Green Party co-leader James Shaw has apologised for how the party introduced its immigration policy last year, which was slammed as "racist pandering" by migrant groups.
Mr Shaw spoke to the Federation of Multicultural Councils on Saturday, and said he was "mortified" by the criticism.
In 2016, Mr Shaw told Three's The Nation a sustainable policy should be based on about 1 percent of population growth, and said the Government's target of shaving 5000 residency approvals off migration numbers didn't go far enough.
"We think that the country needs a more sustainable immigration policy, so what we'd do is set a variable approvals target based on a percentage of the overall population. That would be at about 1 percent of the population, which is historically how fast New Zealand's population has grown."
However, he has now backtracked from his earlier statements.
"Last year I made an attempt to try and shift the terms of the debate away from the rhetoric and more towards a more evidence-based approach," he told the audience.
"Unfortunately, by talking about data and numbers, rather than about values, I made things worse.
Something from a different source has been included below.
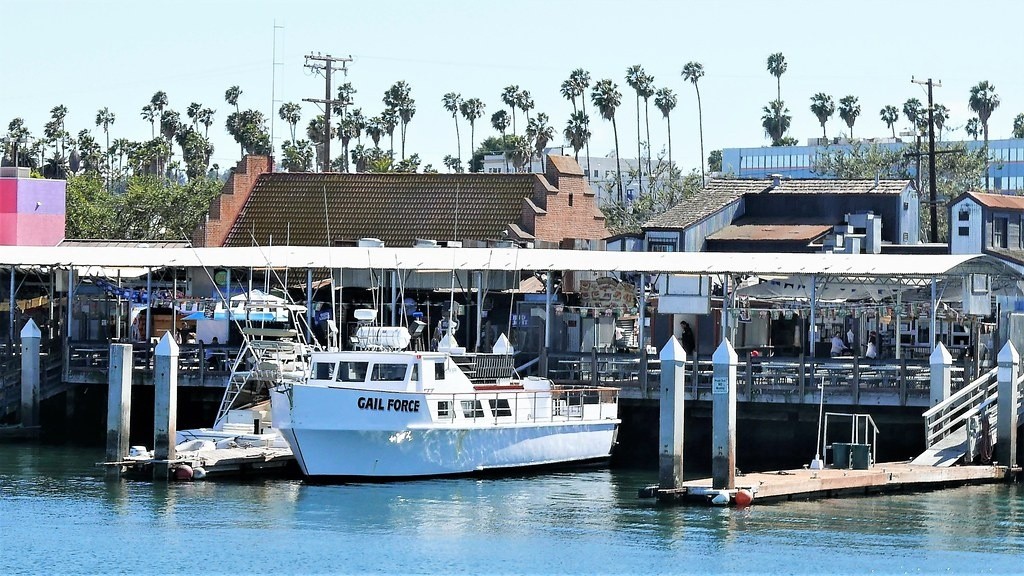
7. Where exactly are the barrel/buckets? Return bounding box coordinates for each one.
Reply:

"Because the background terms of the debate are now so dominated by anti-immigrant rhetoric, when I dived into numbers and data, a lot of people interpreted that as pandering to the rhetoric, rather than trying to elevate the debate and pull it in a different direction.
"We were mortified by that, because, in fact, the Greens have the ambition of being the most migrant-friendly party in Parliament. And I am sorry for any effect it may have had on your communities."
His apology has been welcomed by migrant groups.
"It's good to see a politician respond to criticism, and shift towards pro-migrant messaging," says Migrant and Refugee Rights Campaign's Wellington Central candidate Gayaal Iddamalgoda.
"The call for a 1 percent immigration cap cloaked racist pandering under pseudo-scientific rhetoric, so we welcome this apparent retraction.
"We hope this shift in messaging remains consistent, and will continue to campaign for migrant and refugee rights."